### Exercise requirements
After finding the line containing "Sorceress Sleeve Tuxedo" below, please output that line and each following one through the line containing "THINGSITY Kids Swim", exactly as written.

--- Provided entries Enclosed Below ---

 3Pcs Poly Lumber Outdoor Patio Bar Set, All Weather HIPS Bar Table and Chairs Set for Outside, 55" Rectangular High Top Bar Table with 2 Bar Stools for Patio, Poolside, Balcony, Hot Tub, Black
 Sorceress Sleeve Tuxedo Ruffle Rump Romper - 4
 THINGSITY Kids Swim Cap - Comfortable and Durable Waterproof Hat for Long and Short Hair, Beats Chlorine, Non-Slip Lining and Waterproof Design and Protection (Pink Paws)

--- End of Enclosed Provided entries ---
--- Provided entries Enclosed Below ---

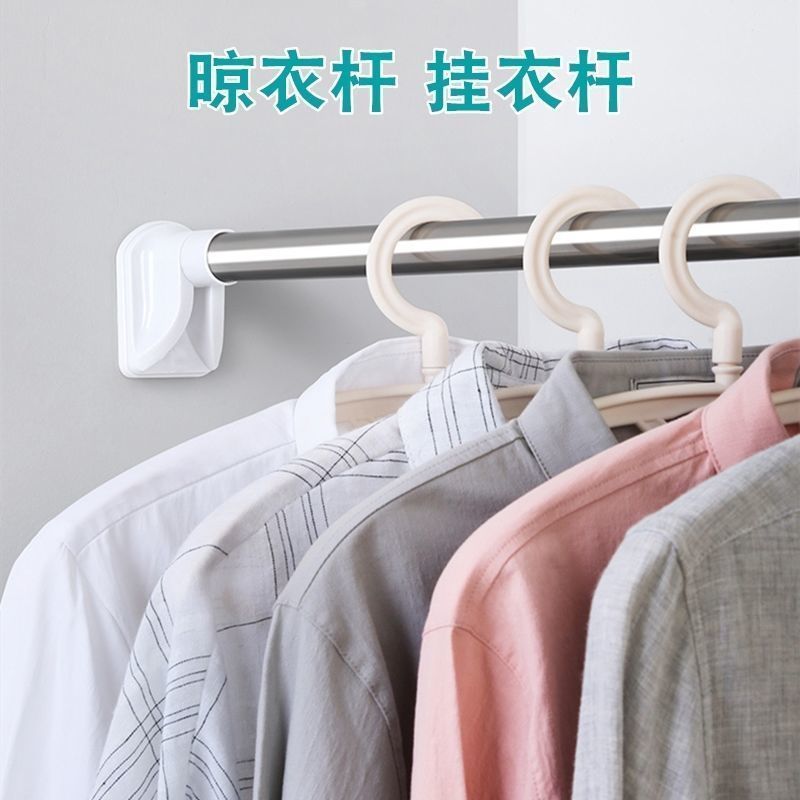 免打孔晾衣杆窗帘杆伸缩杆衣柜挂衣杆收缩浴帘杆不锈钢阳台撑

--- End of Enclosed Provided entries ---

### Answer
 Sorceress Sleeve Tuxedo Ruffle Rump Romper - 4
 THINGSITY Kids Swim Cap - Comfortable and Durable Waterproof Hat for Long and Short Hair, Beats Chlorine, Non-Slip Lining and Waterproof Design and Protection (Pink Paws)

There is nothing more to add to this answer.